A legal expert who took part in the negotiations on the withdrawal of Soviet armed forces from Hungary recounts hitherto unknown details of the talks and complains that the general public is unaware of the importance of the date when Hungary regained her independence.

In Magyar Hírlap, Izabella Bencze suspects that the only ones who still cherish the memory of June 19, 1991 when the last Soviet soldier left Hungary are those who participated in the long drawn-out negotiations on the withdrawal. She was on the Hungarian team that conducted the negotiations with the Soviet generals and experts who demanded substantial compensation for the infrastructure they were leaving behind. Their 100 thousand troops were stationed in 90 garrisons, 328 buildings and 50 military bases. In the most hair-raising episode, they even claimed that the Soviet Union had become the owner of its bases and wanted east Hungarian territories in exchange.
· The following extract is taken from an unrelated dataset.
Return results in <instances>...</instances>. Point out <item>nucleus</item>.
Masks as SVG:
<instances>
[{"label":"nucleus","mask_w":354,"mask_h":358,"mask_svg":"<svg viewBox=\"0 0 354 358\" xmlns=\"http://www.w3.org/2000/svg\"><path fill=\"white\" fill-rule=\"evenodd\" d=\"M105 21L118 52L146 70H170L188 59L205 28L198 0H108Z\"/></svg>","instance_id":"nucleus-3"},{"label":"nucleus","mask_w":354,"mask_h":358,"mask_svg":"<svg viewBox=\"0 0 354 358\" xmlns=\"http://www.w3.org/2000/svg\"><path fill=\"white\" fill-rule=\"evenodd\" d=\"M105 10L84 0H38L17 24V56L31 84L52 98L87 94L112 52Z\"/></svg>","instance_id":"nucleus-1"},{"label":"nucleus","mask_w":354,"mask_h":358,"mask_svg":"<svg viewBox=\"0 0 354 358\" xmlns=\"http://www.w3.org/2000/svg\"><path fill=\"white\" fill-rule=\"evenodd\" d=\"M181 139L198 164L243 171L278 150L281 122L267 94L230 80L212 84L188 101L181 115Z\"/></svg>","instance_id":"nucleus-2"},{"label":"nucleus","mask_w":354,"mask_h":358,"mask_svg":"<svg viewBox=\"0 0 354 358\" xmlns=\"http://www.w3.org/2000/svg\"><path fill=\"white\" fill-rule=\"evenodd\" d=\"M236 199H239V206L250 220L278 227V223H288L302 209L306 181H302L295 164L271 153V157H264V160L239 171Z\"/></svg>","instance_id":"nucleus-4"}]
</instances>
In fact, Hungary was the only east European country that refused to pay compensation for the withdrawal of the Soviet troops. The negotiations therefore even continued after the withdrawal and were only completed a year later. When President Yeltsin arrived in Budapest from London (after meeting PM Margaret Thatcher), he was unable to leave the plane for hours. He wasn’t ill, Bencze euphemistically remarks. When Yeltsin then refused to sign the deal without some compensation, PM Antall of Hungary offered a few million forints worth of symbolic pharmaceutical aid to Russia.